“The KCS vision for a new type of high school in Toronto is remarkable on three fronts: it is in demand; it will serve the needs of an entire population of forward-thinking families and students; and the incredible depth of study and research that is going into the design, based on what leading schools all over North America are doing…” – Grant Lichtman
Our fundamentals were established. Our vision document was clear. In January 2017, a Task Force of 40 parents, past parents, board members, and staff set out to research how these two things were being realized in leading schools all over North America. Many hours and 100 pages of research later, the group convened to build a prototype.
What would the student experience be exactly?
What timetable framework would enable our vision?
How would learning partners help enrich student learning?
How would the facility be designed to encourage deep learning?
How would assessment practices support optimal learning?
On June 15, 2018, we identified the features of the KCS Senior School model. While our full output was too long for this blog, here were some we intended to embrace:
- Deep, relevant projects
- Regular engagement with external experts
- Community-based experiential learning
- Student-driven learning (including passion-driven learning)
- Relationships (Collaborative projects, Advisory, open as community hub in off hours)
- Math and French courses all year for optimal learning
- Other courses semestered or trimestered
- Longer periods for most courses
- A protected time block when students are tasked with self-directed projects and learning experiences
- A quality Learning Management System for every course so students can easily access course-related learning when and as much as needed
Partners in the System
- Identify the different roles learning partners can play, from one-off engagement to co-op placements
- Build a large roster of willing partners from within and outside the KCS community
- Identify an online tool that will facilitate and help manage student/teacher/partner engagement
- Assign an administrative role to provide oversight and support
- Engage students in the identification, selection, onboarding, and design of the student/partner experience
- Quality space for learning of all kinds for students, teachers, and learning partners
- Lots of room to display student work and to support entrepreneurship (products for sale)

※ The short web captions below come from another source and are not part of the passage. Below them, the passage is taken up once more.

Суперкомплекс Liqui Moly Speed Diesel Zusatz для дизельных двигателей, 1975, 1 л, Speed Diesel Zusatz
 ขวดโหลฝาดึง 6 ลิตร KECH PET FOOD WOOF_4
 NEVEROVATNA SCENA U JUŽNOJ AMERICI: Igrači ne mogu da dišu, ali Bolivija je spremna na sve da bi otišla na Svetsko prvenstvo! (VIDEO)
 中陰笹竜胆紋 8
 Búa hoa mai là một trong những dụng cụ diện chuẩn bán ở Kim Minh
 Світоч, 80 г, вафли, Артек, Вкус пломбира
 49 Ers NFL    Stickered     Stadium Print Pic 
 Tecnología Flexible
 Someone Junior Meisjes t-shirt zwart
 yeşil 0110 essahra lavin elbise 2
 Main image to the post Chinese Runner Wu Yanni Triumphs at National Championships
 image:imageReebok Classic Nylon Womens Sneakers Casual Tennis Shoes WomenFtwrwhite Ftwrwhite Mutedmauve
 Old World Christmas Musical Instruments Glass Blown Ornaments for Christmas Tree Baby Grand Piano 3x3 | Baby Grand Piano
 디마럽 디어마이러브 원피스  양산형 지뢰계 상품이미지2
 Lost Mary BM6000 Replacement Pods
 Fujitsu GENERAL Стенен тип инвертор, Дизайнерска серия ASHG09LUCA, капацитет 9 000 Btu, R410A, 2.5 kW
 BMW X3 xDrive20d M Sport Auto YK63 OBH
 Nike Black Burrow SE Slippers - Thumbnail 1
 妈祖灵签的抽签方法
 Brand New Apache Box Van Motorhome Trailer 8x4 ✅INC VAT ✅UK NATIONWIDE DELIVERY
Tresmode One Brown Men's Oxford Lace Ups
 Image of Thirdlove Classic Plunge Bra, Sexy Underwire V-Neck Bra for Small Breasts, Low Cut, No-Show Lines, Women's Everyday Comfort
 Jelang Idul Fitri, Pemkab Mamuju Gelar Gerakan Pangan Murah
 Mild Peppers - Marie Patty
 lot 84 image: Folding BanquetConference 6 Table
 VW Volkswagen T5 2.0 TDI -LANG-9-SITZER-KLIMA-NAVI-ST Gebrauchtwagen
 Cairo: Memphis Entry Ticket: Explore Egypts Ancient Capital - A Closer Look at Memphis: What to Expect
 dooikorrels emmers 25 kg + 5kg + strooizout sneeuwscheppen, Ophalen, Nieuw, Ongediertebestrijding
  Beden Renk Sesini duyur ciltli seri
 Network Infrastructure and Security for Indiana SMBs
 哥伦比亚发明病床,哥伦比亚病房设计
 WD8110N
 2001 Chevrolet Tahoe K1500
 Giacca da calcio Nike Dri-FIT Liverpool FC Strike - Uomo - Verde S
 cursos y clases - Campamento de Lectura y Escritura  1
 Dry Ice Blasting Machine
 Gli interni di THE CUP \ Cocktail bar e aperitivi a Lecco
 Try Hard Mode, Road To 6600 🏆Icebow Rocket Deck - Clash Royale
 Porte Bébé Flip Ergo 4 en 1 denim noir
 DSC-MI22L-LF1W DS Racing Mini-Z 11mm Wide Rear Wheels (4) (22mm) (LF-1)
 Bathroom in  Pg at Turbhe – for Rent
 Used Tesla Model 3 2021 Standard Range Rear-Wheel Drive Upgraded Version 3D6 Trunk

- Places to build community, enjoy a snack or meal, hold assemblies, give presentations
- Fitness room and easy access to outdoor space for nature and physical activity
- Makerspace, art, and recording studios
- Leverage e-portfolios to capture learning journey and growth
- Authentic assessment via performance tasks
- Assessment of competencies in addition to knowledge and skills
- Ongoing student reflection
- Traditional assessments where worthy
We left the prototyping exercise in agreement, knowing our work wasn’t done but that our progress was palpable. The next step was to put our thoughts in front of others. What did they think? Ever serious in our efforts, that was a task that merits its own update.